Junior Ganymede
We endeavor to give satisfaction

The Virtue With No Name, Or the Best Mormon Essay You’ll Read this Month

September 09th, 2014 by G.

No, not this essay, goose. Another essay. Which will be revealed to you later.


Each vice is a virtue corrupted. That is a commonplace among Christians. And among devils too, if C.S. Lewis is any guide:

Everything has to be twisted before it is any use to us. We fight under cruel disadvantages. Nothing is naturally on our side!

-thus Screwtape.

The Devil is God’s ape.

-thus Martin Luther. He means “ape” in the sense of one who apes, i.e., imitates badly.

That means every virtue has its opposite vices, but also its distorting vices. The opposite vices contradict the virtue, while the distorting vices parody it. So love is the opposite of fear; but fear itself is a distortion of the virtue of prudence; while distorted love can become lust, avarice aka the love of money, jealousy, coveting, or possessiveness.

Want new insights into the gospel? Figure out what virtue a vice corresponds to. Undistorting vices is a powerful intellectual tool.

Pride, for example, is one of the great sins. President Benson called it the “universal sin.” But in ordinary life we are often proud of our children, we recognize that this pride is wholesome, and we are in want of a term to describe this feeling that separates it from Lucifer’s hauteur. We usually say “righteous pride,” but no one is happy with that.

I also remember one interesting side effect of President Benson’s influential talk [on pride]. For a while it almost became taboo among Church members to say that they were “proud” of their children or their country or that they took “pride” in their work. The very word pride seemed to become an outcast in our vocabulary.

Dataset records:

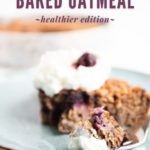One-Bowl Vegan Baked Oatmeal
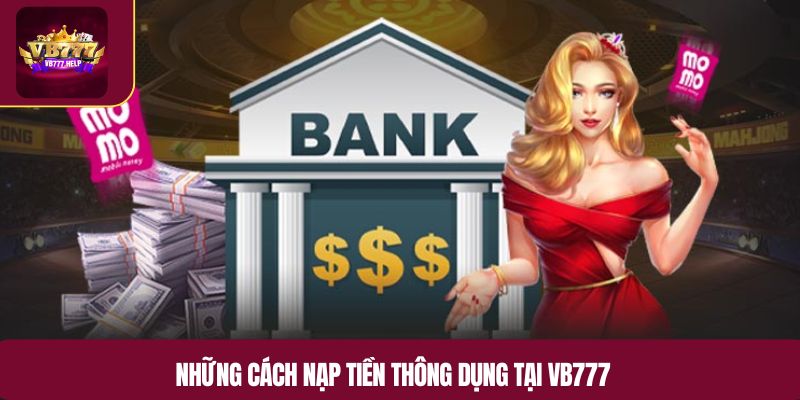 Những cách nạp tiền thông dụng tại VB777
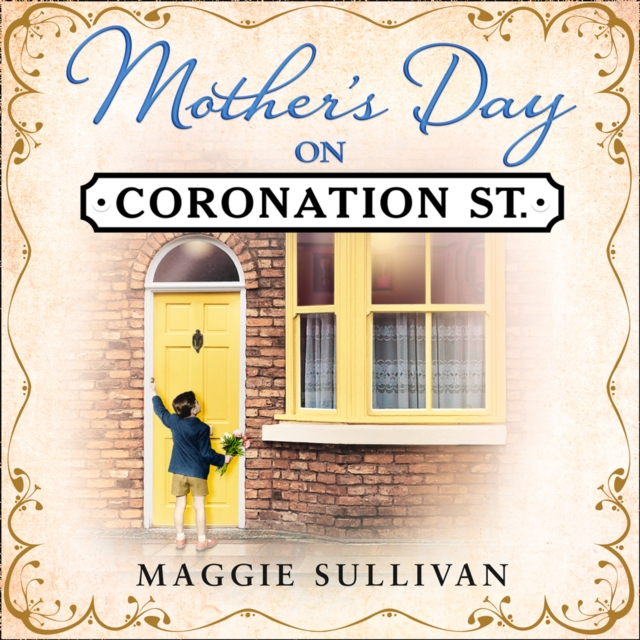 Mother's Day on Coronation Street, eAudiobook MP3 eaudioBook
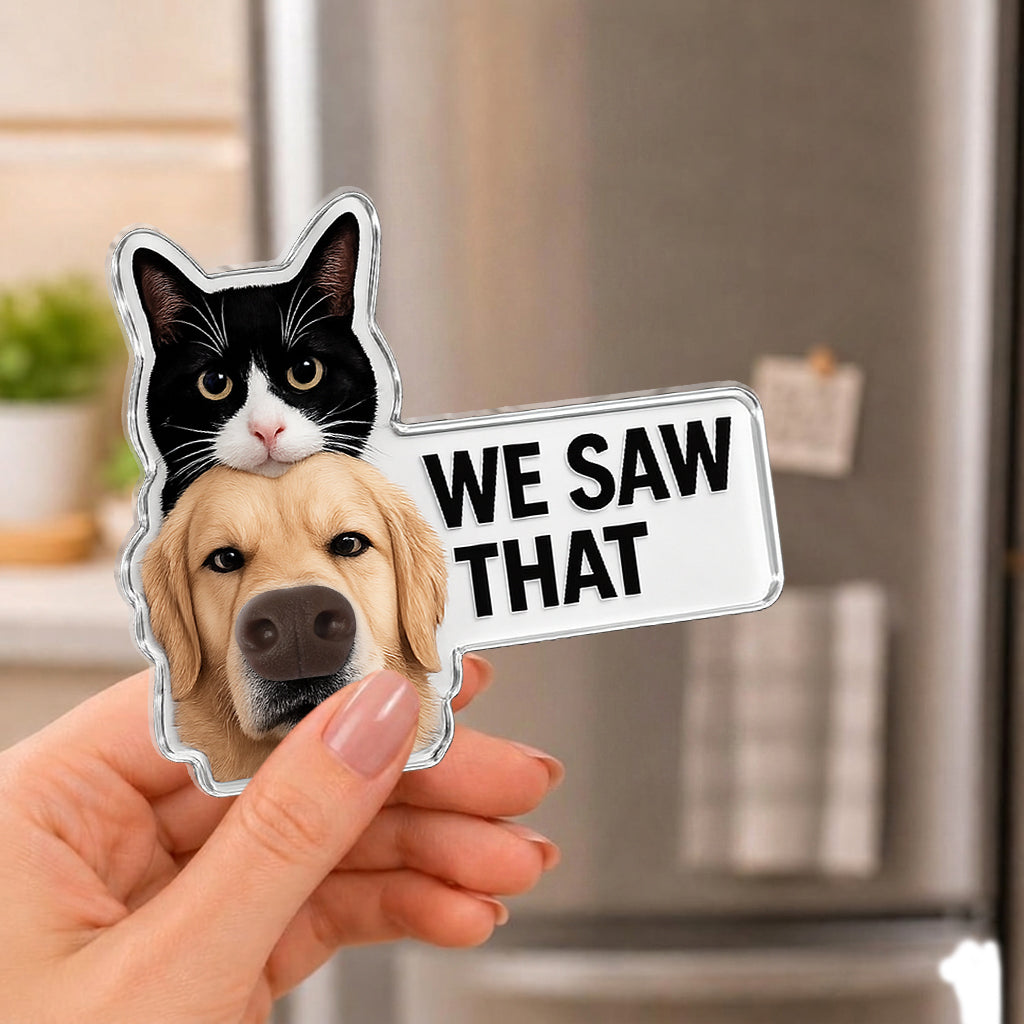 I Saw That, Any Pet Photos - Personalized Dog Dog Nose Acrylic Fridge Magnet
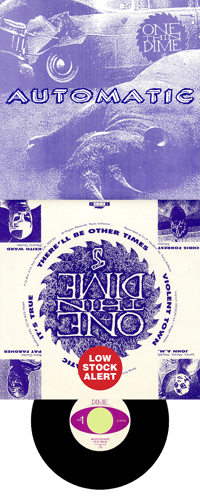 Image 1 of ONE THIN DIME - Automatic → 7" ep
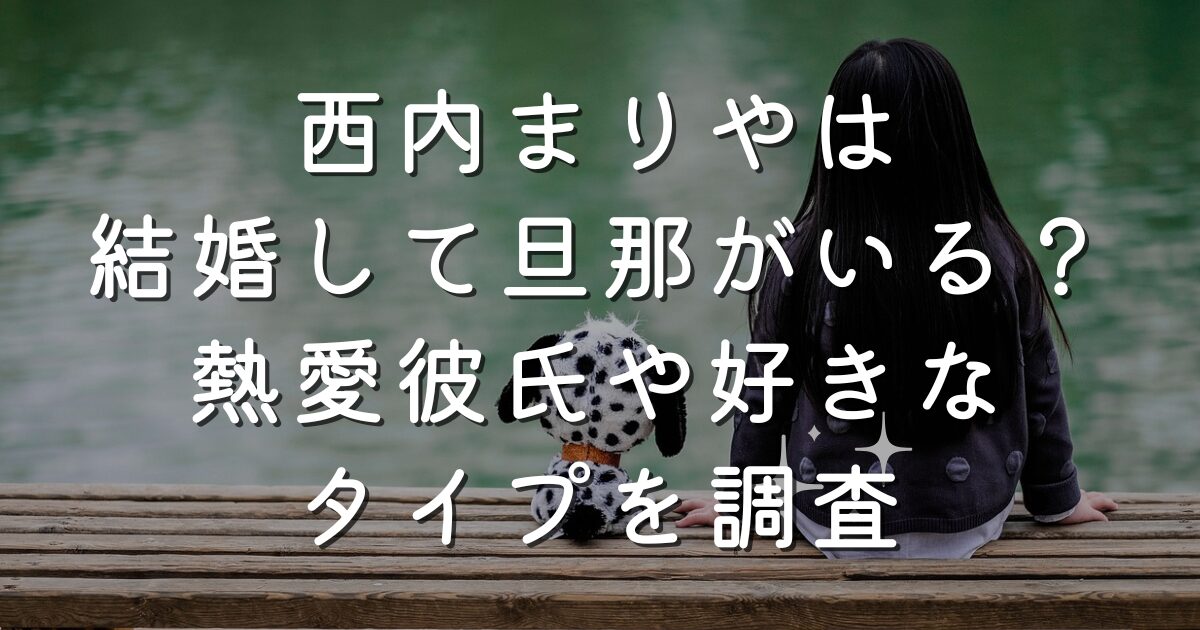 西内まりやは結婚して旦那がいる？熱愛彼氏や好きなタイプを調査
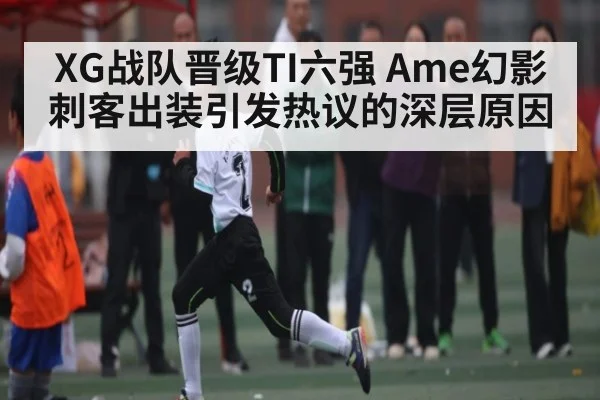 XG战队晋级TI六强 Ame幻影刺客出装引发热议的深层原因(Kaiyun APP)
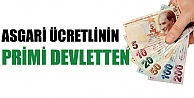 ASGARİ ÜCRETLİNİN PRİMİ DEVLETTEN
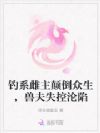 钓系雌主颠倒众生,兽夫失控沦陷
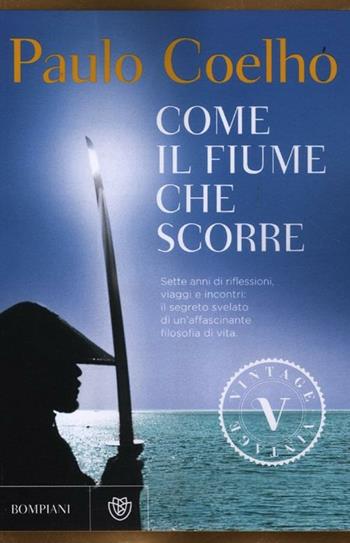 Come il fiume che scorre - Paulo Coelho - Libro Bompiani 2012, Vintage | Libraccio.it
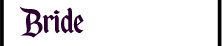 Bride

▶ Exercise objective
Carry on the essay on pride and distorted virtues, beginning immediately after its last sentence. The data shown above come from a separate source unrelated to the essay.

▶ Exercise result
Elder Uchtdorf

There is a virtue that pride distorts and there is a word for that virtue. Besides love, it is the quality that is most often associated with God in the scriptures. It is glory. Elder Uchtdorf again:

In the scriptures we find plenty of examples of good and righteous people who rejoice in righteousness and at the same time glory in the goodness of God. Our Heavenly Father Himself introduced His Beloved Son with the words “in whom I am well pleased.”

Alma gloried in the thought that he might “be an instrument in the hands of God.” 3 The Apostle Paul gloried in the faithfulness of members of the Church. The great missionary Ammon gloried in the success he and his brothers had experienced as missionaries.

I believe there is a difference between being proud of certain things and being prideful. I am proud of many things. I am proud of my wife. I am proud of our children and grandchildren.

I am proud of the youth of the Church, and I rejoice in their goodness. I am proud of you, my dear and faithful brethren. I am proud to stand shoulder to shoulder with you as a bearer of the holy priesthood of God.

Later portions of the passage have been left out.